The city of Kolberg’s childhood

This is the place where the future folklorist and ethnographer, Oskar Kolberg, was born. The Kolberg family lived here just for a few years, yet those were very important years for the history of the family.

The Kolbergs came here from Warsaw in 1810. Julius Kolberg, the engineer, was employed in the local ironworks, a property of Ignacy Dembiński leased by Samuel Fraenkel, an entrepreneur from Warsaw. Many years later Fraenkel who just as the Kolbergs, was a member of the Lutheran church in Warsaw, helped Oskar to get a job.

In 1810 in Przysucha, the only daughter of the Kolbergs, Julia, was born. She died when she was 7 years old. In February 1814, Henryk Oskar was born; later in June 1815, in nearby Machory, the mother of Oskar’s mother gave birth to Antoni, who later became a painter. During their stay in Przysucha, the children were taken care of by a peasant woman, Zuśka Wawrzek from the region of Sandomierz. Later she moved with the family to Warsaw and started to work for the Chopin family.

In Przysucha, the Oskar’s grandmother, Henrietta, died too. She was buried with her granddaughter, Julia, on the local cemetery. The grave is still there. However, the Kolberg’s house is not there anymore. The family’s souvenirs are exhibited in the Oskar Kolberg Museum which is located in the former manor house of the Dembiński family.

After years…

Kolberg visited Przysucha during his field research. It is known that in 1844 he stayed with the Żurkowski family. They were probably very good friends with the Kolbergs, or even part of their family, since a young member of the Żurkowski family, Julian, addressed Kolberg as ‘uncle’ in his letters, which contained some folkloristic materials.

In the first volume of ‘The Radom Region’, published in 1887, Kolberg wrote about the city of his childhood:

“Przysucha, a city that used to belong to the Morsztyn family, later was owned by the Dembiński family. Urszula Dembińska, from the Morsztyn family, the wife of Wolbrom’s starost, erected in 1780 an ashlar church in the place of former wooden church. The town has three market squares: Polish, Jewish and German. Already at the beginning of the 18th century, the landlords brought here craftsmen from abroad. In the neighbourhood there is an ironwork, a rolling mill, a puddling plant and other industrial plant”.

In the footnote he added an interesting fact:

“On the nearby mountain there are two villages: Kozłowiec and Lipno. It is believed that in their neighbourhood (another version says it was near Grudek) the devil lives: the one who reveals himself as an apparition in a whirl”.
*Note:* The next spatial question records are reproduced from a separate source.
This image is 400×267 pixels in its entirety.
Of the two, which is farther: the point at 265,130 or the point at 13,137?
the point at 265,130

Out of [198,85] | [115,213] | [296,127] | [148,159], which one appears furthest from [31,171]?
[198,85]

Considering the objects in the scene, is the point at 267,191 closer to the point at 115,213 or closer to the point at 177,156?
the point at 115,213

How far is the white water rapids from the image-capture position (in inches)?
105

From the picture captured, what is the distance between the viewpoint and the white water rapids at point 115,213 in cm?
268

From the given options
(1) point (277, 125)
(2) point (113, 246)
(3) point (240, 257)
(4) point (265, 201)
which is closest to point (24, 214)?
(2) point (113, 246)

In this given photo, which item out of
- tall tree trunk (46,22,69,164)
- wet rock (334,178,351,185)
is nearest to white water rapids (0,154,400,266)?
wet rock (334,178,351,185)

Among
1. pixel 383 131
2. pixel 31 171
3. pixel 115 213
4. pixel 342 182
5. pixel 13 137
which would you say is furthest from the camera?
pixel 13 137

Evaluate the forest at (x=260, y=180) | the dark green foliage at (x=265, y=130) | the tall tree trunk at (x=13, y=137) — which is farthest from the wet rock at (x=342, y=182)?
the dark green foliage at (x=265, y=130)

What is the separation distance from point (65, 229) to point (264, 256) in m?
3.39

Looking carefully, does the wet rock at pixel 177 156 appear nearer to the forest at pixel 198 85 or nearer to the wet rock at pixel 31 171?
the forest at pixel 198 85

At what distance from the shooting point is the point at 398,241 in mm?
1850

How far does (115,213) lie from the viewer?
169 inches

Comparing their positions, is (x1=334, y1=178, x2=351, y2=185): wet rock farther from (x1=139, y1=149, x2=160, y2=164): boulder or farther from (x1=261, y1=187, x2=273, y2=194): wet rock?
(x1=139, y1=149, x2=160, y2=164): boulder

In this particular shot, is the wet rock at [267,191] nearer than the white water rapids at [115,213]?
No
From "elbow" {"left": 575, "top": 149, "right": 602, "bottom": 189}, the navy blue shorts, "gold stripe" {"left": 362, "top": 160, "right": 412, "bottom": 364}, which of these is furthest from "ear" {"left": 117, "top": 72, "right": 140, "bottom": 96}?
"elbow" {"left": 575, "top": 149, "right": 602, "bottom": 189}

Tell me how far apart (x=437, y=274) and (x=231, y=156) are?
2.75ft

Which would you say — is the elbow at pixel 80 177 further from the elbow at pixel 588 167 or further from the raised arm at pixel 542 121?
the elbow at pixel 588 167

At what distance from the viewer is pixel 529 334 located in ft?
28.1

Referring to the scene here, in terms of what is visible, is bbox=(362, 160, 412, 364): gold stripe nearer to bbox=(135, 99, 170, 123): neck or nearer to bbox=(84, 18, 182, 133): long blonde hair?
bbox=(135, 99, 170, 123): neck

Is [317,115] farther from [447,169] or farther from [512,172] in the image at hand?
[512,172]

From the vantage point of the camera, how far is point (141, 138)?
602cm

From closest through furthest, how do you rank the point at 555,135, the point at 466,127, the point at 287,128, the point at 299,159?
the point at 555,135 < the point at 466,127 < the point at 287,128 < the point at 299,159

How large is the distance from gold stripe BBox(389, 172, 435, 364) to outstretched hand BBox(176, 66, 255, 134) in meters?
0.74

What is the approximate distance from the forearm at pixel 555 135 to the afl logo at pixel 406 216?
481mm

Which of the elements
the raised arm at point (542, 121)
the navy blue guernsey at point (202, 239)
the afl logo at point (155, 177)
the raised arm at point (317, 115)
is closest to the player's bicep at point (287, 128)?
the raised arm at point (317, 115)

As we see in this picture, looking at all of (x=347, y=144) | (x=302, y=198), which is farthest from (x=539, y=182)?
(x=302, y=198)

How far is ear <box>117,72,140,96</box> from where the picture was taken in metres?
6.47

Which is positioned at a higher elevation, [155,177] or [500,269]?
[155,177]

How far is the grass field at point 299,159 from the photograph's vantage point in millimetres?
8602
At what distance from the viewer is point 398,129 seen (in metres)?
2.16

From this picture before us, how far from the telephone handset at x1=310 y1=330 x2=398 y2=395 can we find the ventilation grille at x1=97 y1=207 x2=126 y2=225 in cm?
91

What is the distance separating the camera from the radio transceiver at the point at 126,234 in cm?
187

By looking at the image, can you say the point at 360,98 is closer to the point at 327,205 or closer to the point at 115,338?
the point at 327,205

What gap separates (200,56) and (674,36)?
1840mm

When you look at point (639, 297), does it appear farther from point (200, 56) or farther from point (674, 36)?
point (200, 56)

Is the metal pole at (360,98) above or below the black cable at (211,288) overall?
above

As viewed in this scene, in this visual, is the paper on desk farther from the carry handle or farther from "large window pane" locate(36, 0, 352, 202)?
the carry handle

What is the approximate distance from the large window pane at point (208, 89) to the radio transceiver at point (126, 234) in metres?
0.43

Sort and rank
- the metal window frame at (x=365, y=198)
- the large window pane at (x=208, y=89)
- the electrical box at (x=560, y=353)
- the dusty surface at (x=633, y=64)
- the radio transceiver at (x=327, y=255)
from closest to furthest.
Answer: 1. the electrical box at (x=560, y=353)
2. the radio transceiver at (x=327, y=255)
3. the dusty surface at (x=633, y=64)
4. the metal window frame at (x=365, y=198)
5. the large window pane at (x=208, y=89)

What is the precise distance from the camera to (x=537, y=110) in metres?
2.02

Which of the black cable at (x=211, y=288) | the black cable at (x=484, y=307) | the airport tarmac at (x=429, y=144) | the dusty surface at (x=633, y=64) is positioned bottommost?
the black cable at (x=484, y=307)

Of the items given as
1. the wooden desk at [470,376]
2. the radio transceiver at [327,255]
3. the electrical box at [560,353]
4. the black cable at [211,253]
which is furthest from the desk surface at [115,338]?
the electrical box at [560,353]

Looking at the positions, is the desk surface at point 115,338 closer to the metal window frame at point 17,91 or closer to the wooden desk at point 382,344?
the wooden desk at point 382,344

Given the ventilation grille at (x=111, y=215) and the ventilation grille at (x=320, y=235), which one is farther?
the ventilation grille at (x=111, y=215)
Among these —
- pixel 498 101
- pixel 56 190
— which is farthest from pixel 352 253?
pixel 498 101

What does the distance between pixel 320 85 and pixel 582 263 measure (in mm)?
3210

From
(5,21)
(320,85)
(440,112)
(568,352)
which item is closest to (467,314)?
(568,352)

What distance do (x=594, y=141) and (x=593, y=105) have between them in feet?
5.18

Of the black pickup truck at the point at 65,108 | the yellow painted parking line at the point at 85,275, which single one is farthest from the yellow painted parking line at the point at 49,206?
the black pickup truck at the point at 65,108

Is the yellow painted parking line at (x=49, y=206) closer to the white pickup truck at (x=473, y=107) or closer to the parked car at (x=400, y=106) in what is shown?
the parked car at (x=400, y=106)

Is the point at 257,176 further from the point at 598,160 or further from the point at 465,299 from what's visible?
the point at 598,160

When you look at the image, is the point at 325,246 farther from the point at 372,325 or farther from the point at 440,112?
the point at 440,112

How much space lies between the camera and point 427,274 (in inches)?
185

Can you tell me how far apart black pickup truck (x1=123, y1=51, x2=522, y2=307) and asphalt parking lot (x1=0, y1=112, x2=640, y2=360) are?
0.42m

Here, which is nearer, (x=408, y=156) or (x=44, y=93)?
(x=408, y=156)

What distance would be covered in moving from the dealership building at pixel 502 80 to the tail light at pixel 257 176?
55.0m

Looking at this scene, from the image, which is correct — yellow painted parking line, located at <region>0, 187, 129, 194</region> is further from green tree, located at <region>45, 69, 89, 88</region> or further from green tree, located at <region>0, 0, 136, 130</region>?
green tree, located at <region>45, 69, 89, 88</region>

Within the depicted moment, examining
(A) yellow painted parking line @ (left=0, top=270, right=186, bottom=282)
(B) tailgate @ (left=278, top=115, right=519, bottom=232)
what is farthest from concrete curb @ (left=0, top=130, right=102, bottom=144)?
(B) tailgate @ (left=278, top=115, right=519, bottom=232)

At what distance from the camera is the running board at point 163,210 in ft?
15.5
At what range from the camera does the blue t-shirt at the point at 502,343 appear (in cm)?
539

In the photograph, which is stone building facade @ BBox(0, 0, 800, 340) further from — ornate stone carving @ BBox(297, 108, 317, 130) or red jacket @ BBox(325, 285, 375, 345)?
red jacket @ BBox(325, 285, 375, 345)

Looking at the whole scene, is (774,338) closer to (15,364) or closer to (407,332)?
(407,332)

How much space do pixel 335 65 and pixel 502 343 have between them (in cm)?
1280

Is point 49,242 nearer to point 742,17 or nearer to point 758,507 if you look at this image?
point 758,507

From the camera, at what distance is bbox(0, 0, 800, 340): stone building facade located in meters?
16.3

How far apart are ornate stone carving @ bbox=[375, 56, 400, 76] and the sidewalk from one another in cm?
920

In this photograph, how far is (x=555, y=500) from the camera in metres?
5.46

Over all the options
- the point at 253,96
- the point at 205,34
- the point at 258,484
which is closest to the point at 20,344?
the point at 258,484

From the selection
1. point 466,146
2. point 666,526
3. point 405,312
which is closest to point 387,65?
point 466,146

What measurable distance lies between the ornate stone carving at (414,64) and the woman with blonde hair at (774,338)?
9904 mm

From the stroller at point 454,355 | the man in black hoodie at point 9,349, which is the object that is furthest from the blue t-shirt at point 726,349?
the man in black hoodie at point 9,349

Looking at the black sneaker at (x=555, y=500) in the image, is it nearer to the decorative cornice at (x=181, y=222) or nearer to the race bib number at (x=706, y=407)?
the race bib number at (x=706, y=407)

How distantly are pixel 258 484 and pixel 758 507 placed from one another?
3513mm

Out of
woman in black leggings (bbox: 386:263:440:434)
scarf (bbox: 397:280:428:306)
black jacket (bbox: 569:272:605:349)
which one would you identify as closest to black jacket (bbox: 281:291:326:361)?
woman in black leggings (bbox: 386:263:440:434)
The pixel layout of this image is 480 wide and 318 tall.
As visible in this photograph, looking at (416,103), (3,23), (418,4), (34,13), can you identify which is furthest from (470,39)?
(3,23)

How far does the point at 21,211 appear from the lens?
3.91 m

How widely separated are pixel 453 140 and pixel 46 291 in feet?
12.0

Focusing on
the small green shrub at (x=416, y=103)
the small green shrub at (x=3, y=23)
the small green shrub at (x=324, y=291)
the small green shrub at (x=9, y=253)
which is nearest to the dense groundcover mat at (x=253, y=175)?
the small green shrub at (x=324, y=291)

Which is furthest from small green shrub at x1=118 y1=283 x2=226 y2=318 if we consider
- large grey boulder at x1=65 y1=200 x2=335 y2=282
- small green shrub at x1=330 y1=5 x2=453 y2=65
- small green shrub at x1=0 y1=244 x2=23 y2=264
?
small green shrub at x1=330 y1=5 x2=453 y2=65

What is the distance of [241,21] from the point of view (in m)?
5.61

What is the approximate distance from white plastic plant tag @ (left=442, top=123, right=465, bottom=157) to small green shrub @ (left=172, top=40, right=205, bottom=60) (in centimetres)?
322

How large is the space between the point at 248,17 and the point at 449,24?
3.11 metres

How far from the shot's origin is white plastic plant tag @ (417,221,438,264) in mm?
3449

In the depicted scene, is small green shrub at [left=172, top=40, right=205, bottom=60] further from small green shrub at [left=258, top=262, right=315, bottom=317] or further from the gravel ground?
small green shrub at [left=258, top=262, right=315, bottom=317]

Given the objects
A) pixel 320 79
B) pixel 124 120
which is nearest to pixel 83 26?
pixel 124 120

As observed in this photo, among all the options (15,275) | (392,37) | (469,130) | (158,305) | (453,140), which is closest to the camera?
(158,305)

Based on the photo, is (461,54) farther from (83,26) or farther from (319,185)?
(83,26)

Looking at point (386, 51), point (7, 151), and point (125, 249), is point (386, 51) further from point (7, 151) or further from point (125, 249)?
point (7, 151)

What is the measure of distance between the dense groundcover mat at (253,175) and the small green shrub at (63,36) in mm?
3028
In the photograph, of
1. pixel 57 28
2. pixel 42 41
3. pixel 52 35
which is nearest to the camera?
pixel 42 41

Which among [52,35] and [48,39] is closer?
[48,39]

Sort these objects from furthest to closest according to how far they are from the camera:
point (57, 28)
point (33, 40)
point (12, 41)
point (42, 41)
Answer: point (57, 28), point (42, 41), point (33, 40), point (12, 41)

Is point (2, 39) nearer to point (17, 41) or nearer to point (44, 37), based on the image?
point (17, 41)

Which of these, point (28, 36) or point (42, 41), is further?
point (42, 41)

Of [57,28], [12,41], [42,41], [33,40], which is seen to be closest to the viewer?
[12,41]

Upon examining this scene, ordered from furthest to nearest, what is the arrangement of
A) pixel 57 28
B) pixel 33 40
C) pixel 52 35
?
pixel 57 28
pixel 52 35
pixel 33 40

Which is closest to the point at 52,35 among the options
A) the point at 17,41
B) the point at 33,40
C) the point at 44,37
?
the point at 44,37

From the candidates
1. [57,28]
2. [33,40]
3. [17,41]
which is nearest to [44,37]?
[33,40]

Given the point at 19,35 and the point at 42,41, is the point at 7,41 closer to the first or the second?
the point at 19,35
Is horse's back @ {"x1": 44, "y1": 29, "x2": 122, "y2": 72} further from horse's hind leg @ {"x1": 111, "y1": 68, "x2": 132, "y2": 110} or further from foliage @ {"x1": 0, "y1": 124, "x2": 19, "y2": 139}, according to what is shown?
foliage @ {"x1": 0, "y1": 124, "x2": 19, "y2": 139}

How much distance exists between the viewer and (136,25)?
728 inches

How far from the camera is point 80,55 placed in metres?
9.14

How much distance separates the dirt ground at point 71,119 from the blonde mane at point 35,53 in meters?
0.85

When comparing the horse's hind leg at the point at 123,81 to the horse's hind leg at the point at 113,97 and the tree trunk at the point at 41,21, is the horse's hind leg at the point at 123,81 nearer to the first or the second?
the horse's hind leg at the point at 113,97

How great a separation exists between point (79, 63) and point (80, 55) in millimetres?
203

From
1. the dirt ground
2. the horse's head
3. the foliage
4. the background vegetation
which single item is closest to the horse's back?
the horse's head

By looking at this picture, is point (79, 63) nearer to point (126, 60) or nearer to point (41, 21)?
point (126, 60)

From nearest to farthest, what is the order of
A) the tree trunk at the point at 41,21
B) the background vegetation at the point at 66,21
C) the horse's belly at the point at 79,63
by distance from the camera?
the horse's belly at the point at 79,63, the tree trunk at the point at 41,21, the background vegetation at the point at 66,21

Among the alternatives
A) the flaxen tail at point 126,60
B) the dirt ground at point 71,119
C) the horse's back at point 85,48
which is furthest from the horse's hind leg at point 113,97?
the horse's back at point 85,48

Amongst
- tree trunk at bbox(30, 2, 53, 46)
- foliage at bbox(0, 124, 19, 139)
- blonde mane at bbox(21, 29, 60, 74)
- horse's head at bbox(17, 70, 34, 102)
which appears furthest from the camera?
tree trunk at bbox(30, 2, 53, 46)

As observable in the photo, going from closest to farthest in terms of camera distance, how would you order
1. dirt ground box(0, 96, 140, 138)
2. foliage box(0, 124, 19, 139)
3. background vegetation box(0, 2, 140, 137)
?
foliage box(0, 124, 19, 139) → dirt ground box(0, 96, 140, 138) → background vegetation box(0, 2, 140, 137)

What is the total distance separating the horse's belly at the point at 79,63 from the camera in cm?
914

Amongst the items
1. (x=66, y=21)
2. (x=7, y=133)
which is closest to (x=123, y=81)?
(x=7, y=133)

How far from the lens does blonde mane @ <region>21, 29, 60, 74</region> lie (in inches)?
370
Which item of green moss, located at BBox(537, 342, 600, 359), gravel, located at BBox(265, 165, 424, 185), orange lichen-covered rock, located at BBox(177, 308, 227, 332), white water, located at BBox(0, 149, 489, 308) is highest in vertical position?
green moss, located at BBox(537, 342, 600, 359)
The monograph of this region contains also the description of a wedding with the note: “from Przysucha, Skrzynno (Rdzuchów, Skrzyńsko) 1845” which starts with the following words:

“When a young peasant wants to get married, he first sends an old woman to the house of the future wife. If, after a conversation with the potential in-laws, she assumes he will be accepted, a man goes to the house of his love with other men. They carry a bottle of vodka. After entering they tip their hats and ask for a cup to fill it with the alcohol”.

The material collected in the former district of Przysucha includes an account of the ‘dyngus’ tradition. Unlike in other parts of the country, this tradition was not connected with the water pouring on someone on Easter Monday but with house visiting:

“In the vicinity of Opoczno, there is a song about the ‘dyngus’ tradition, which is unknown in other regions. We know that it is old due to its mentioning of Turks and Tatars. Here, ‘dyngus’ doesn’t refer to the tradition of pouring water on others people, but, rather, to giving them presents. Young children go from house to house signing the song about the soldier who killed many Turks and Tatars in battle. They ask for something to eat in exchange. Later they organize the feast during which they eat the collected food and drinks and enjoy themselves playing games. The melody of the song is forgotten, so today it sounds, rather, like a declamation than singing”.

Some of the collected songs from the Radom region, including love songs are from Przysucha.